I feel like the natural end of a "do it in the Shadow DOM" philosophy is my
> page is just going to end up looking like this:
> <body>
> <my-app></my-app>
> </body>
Yes, that would be the end result of trying to use Polymer’s features to
bind all of the elements in your application together. While a <my-app>
element might look a little weird—because it’s very different from how we
typically build web apps—it’s not altogether a bad thing. When you view
source you will only see <my-app> but if you open the dev tools you should
be able to inspect the entire application. It might seem scary to put
things in the Shadow DOM because you think they’re “hidden,” but perhaps a
better way to think of Shadow DOM is not that things are hidden, but that
they are *“local.”* So if you open <my-app> in the dev tools you’ll see the
things that are local to my-app. That might be a few large pieces of your
application. And if you open any one of those pieces, you’ll see the things
that are local to it. That actually sounds quite reasonable to me.
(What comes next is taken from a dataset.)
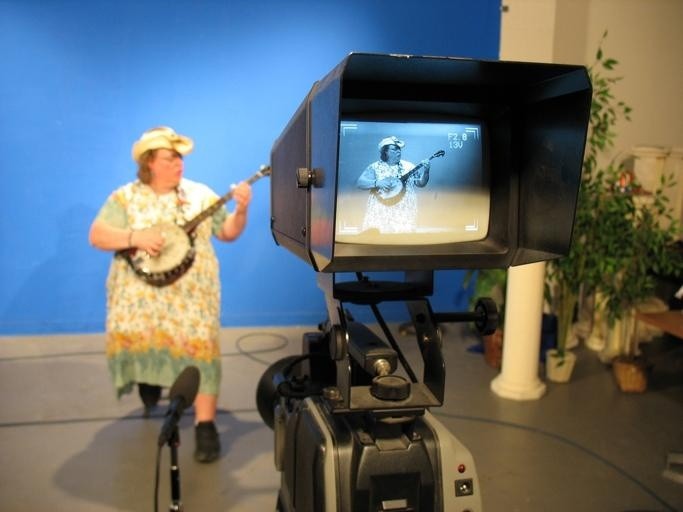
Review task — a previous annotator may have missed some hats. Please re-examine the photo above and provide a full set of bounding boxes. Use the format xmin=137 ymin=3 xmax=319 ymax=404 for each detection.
xmin=133 ymin=128 xmax=192 ymax=160
xmin=378 ymin=137 xmax=404 ymax=148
Another way to think about it: If you’re writing a program in C++ or Java
then you’ll always have a main() method that kicks things off. You can
think of index.html as if it were this main method. When we write web apps
today, we basically stick all of our markup in index.html, which is kind of
like sticking all of your code in main(). <my-app> allows you to better
compartmentalize this code, the same way objects allow you to better
structure your Java or C++ programs.
In the example above, theoretically the "user" of my element could be
> rendering the page from the server and pre-populating the <category-item>
> tags without requiring an AJAX call.
A <my-app> element could probably work well for client-side rendering, but
if you need server-side rendering then you’d probably want something that
more closely resembles the current generation of web apps. If you want to
add <cateogry-item> elements to a <category-list> using server-side
technologies then you’d want to use a version of scenario 2 from above.
Maybe employing a server side templating language. Here’s an example using
EJS:
<category-list>
<% categories.forEach(function(category) { %>
<category-item category=<%= category %>></category-item>
<% }) %>
</category-list>
Because this data is coming from the server, there’s no need to generate it
inside of the Shadow DOM of <category-list>. Just add the elements as if
you were adding <li>’s to a <ul>.
given my category example before, wouldn't it be pretty cool to be able to
> simply append a new <category-item> element to the <category-list> and that
> automatically
> and transparently creates a new category?
You can do this, but you’ll want to choose either scenario 1 or scenario 2
from above. Trying to have it both ways (a list that is generated by a
template, but also accepts nodes appended at runtime) is going to be tough.
On Mon, Mar 17, 2014 at 6:29 PM, Michael Bleigh <[email protected]> wrote:
> I think this is a complex issue and may become a common point of
> confusion/frustration for developers as they start to really think about
> web components for application architecture. Light DOM and Shadow DOM, to
> me at least, seem to more or less cleanly map to public and private APIs.
> Things in the Light DOM can and should be touched, manipulated, added.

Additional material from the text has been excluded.